A couple of times they stopped to ask us in English if we need help.
If you look around there is always a construction site, but it is quiet, the machines working only as long as they need to, without idling. On the sidewalk, there is a tarp so it won't get dirty. A full wheelbarrow is handled with care, and with an empty one they run, so they don't waste time. The car parked next to the construction is protected by a plastic sheet. The policeman is right there to redirect traffic, even though the space ocuppied by the workers is so small.

To enter a store you face numerous invitations, if you buy something, you are thanked countless times. I saw a person leaving a restaurant; the waiter, the cook, the maitre were next to the car, bowing, and they continued to do this until it disapeared.
The Japanese people consider it impolite to eat while walking. After buying, they either eat right there, or go for a picnic at their working place or somewhere else where they could enjoy their meal. The rule is different for drinking.
Our features betray us and everybody knows we're not from Asia. The middle school children approached us in Nara, asking permission to talk with us, presenting themselves and asking us, in English, which is our favorite food in Japan (or some boys what sports do we like). In Kamakura three boys encouraged one another to ask us for a picture together. But what amused me the most was that we were secretly photographed while we were sharing an intimate moment, happy to be in Ginza. I noticed the lens towards us and asked the lady to show me the pictures; we said farewell all smiles.
I like the children. They have school six days a week and Sunday all the sports events. They walk the streets in their school's uniforms, carring a huge backpack. They help and take care of each other. In Nara, when one of them was too fat to go through Buddha's Nostril, they pulled his hands, pushed his feet, and when he gave up, surrounded and comforted him.

Their way of dressing... for me, it has a single explanation: they are convinced that they are dressed beautifully. In Kyoto, they are encouraged to dress traditionally, and on some days the bus is free for them. If they go to the temple they get a private guide. But I think they enjoy it, it is a special event, a preparation, a state of being, a belonging, because I've seen them not just in Kyoto, but in Tokyo, in Nara and Kamakura. And not just women, but men also, dressed in work clothes or ceremony ones. On two ocassions I saw children, but I presume it was religion-related.

Visiting temples, I noticed that they have special rooms for resting, eating lunch, and where they offer you tea. In one of them, even if the room was full of people from different groups, it was quiet and a pleasant atmosphere.
Family: dads looked comfortable changing the diapers (in public) and handling the stroller or an upset child. There were many pregnant women or with infants. The grandparents are present in everyday's life. Everybody has a slow relationship with the child: they wait for him to understand what he sees, to accept an interdiction, they go down to his level, make eye contact and slowly pick him up like he is a fragile treasure.
Men in suits: are everywhere, at every hour, of all ages. I met them on their breaks, evidently, while smoking or gathered around a cup of something, or in the subway. Their shirts and trousers are a few sizes bigger, like this will help them not feel constrained. Even their shoes are bigger and that changes the way they walk (the same is true for women). While in the subway or the train they sleep seated or standing and, through an unknown technique, they awaken in time to get out where they need to go.

→ OBJECTIVES
(A) Answer these questions about the account of Japan:
(i) What do Japanese people consider impolite?
(ii) How many days a week do the children have school?
(iii) In which city did three boys encourage one another to ask for a picture together?
(B) Retype everything in the account of Japan from "To enter a store" down to "until it disapeared.".
(C) Continue the account of Japan from where it stops.

→ GIVEN MATERIAL
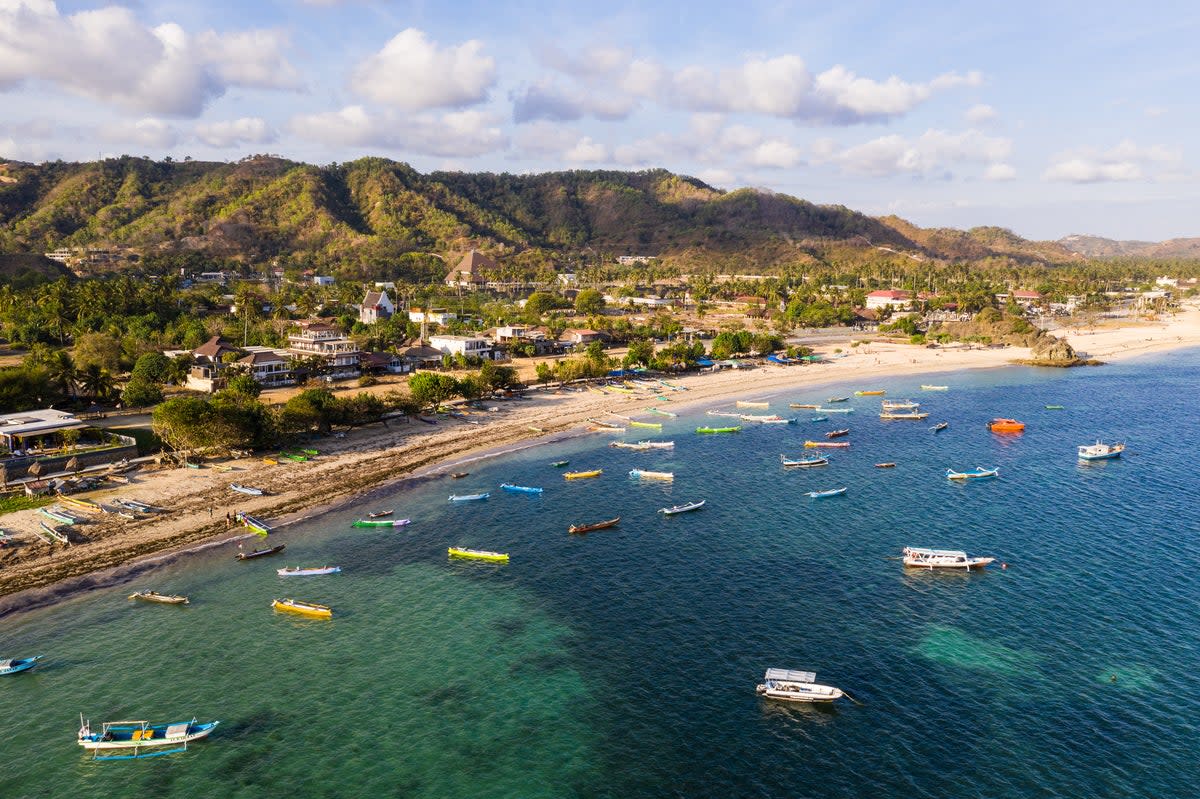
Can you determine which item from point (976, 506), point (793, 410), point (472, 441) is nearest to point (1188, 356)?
point (793, 410)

→ RESPONSES TO THE EXERCISE
(A)
(i) Eating while walking.
(ii) Six.
(iii) Kamakura.

(B)
To enter a store you face numerous invitations, if you buy something, you are thanked countless times. I saw a person leaving a restaurant; the waiter, the cook, the maitre were next to the car, bowing, and they continued to do this until it disapeared.

(C)
I saw homeless people surrounded by many bags. In the subway, an Indian without a shirt was explaining in English and Japanese that he doesn't have money, and the policemen were inviting without touching him (for 5 minutes) to enter the supervisor's office. There were no beggars!
Our host Mink told us that on the sidewalks narrower than 3 yards the bicycle people should walk, but they just slow down and they follow you until they find a space to pass you (on your right).
There are two reasons for not writting about shopping: first I don't like it, and second we didn't go. It is wonderful to walk the streets, passing stores, knowing that you don't want to, don't have to and don't need to buy something. But the Japanese people buy and after using them, or when they don't need them anymore, they sell them second hand (or n-th hand.)
I knew about Japanese from books and movies, that they are hardworking and polite. It was a pleasure to observe them as a traveler.

Museo d'arte Ghibli: it is a place for people of all ages, appreciated at its true value by the older ones. Hayao Miazaki made several full feature movies and the majority had international success also. Personally, I especially liked Totoro, Spirited Away, Howl's Moving Castle, Kiki's Delivery Service and Ponyo. I cried with bitter tears at Grave of the Fireflies, a movie about the effect of WWII on two siblings. The museum presents the way his ideas transform into a movie. It is a building with an eye for detail and for the child, in which characters from his movies can be found in little spaces, in lamps, windows, handrails. There are small houses with doors that you can open and see a scene from a movie, there are two cat-buses (from Totoro): one for adults, wrapped in artificial fur and soft on his head and paws, and one for little children, soft all over. There is a theater with 70 seats in which twice this many people watched a 15 minute cartoon about preschool children playing (everything was in Japanese, but we got the idea). There are rooms with walls covered in drawings and watercolors, with Mr. Miyazaki's desk, with the plane model from Porco Rosso and big jars completely full of used pencils. In a different room you could see how the animators transfer the drawing onto celluloid, a moving sequence, color samples, how they cut and paste. On the building's roof there is a garden with plants specific for the area, and a robot like the one from Castle in the Sky, in front of which there was a long line to take your picture with it. To all of this, you add a courtyard with a water pump, a terrace and the store Mama Ajuto (Mom, Help) where there was a step-on-toes mob. The museum was brimming with children and their parents, and we were the most childish of them all.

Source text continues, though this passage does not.